Alveolar hemorrhage and possible lymphocytic interstitial pneumonitis in systemic lupus erythematosus

Case contributed by Dr Jan Frank Gerstenmaier

Presentation

History of SLE, presents with hemoptysis and shortness of breath.

Patient Data

Age: 70
Gender: Female

There is a patchy airspace infiltrate in the left upper zone.

Numerous intrapulmonary cysts, the largest measuring 3 cm in the left lower lobe. Left upper lobe ground glass opacity occupies most of the apical segment. Regional cysts demonstrate air-fluid levels. Several pulmonary nodules: 17 x 14mm right lower lobe anterior segment (image 23 se 6); this nodule is of fluid attenuation 7 x 7mm right upper lobe (image 14 se 6) 6 x 6mm right apex (image 9 se 6) 7 x 6mm right lower lobe anterior basal segment (image 25 se 6) No thoracic lymphadenopathy. Moderately severe cardiomegaly.

Dense pleural calcification, right medial basal region. Mild central pulmonary arterial dilation. 2 low attenuation hepatic lesions: 14mm segment 2 anterior subcapsular, 8mm segment 7 posterior subcapsular

CONCLUSION:

Appearances suggest lymphoid interstitial pneumonia.
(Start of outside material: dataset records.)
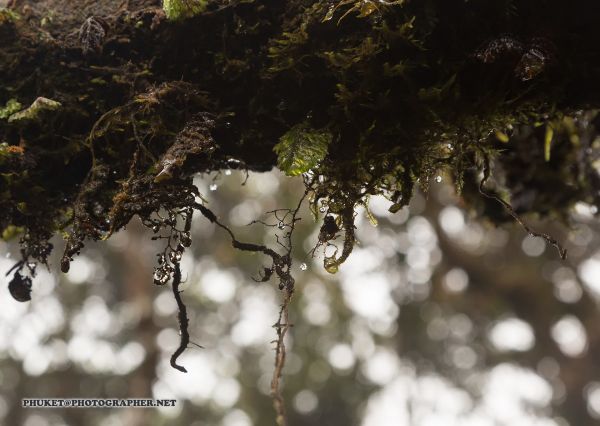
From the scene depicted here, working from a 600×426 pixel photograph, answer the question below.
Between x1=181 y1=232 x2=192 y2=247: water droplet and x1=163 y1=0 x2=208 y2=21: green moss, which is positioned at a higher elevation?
x1=163 y1=0 x2=208 y2=21: green moss

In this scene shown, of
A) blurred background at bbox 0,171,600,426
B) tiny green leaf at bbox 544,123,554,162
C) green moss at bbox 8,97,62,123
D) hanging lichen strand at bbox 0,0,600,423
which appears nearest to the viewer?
hanging lichen strand at bbox 0,0,600,423

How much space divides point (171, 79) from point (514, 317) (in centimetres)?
1332

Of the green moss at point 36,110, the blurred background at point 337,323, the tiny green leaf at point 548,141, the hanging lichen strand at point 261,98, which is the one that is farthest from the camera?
the blurred background at point 337,323

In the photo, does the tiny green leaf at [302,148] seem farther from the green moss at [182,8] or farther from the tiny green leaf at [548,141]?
the tiny green leaf at [548,141]

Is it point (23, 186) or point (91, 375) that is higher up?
point (23, 186)

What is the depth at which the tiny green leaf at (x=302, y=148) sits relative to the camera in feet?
4.45

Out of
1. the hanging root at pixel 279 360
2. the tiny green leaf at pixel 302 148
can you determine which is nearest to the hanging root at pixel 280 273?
the hanging root at pixel 279 360

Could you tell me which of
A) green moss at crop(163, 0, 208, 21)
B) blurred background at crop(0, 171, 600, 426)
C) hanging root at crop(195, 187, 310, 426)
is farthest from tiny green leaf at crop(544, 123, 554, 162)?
blurred background at crop(0, 171, 600, 426)

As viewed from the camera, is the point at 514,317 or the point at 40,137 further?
the point at 514,317

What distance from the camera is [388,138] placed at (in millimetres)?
1432

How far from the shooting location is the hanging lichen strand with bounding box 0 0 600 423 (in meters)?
1.29

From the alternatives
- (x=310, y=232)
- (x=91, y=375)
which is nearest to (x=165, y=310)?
(x=91, y=375)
The left upper lobe GGO has a relatively wide DDx including hemorrhage and less likely aspiration or infection. Malignancy is considered unlikely.

Pulmonary hypertension.

The patient deteriorated and was intubated. Hemoptysis became massive.

x_ray

Extensive airspace opacification L>R compatible with alveolar hemorrhage. ETT adequate.

Case Discussion

The patient deteriorated; the hemoptysis became massive and the patient died shortly after ICU admission. A post-mortem was carried out and confirmed massive alveolar hemorrhage, a recognized complication of systemic lupus erythematosus.

The central lung cysts are suggestive of lymphocytic interstitial pneumonitis, of which SLE is one of the associations.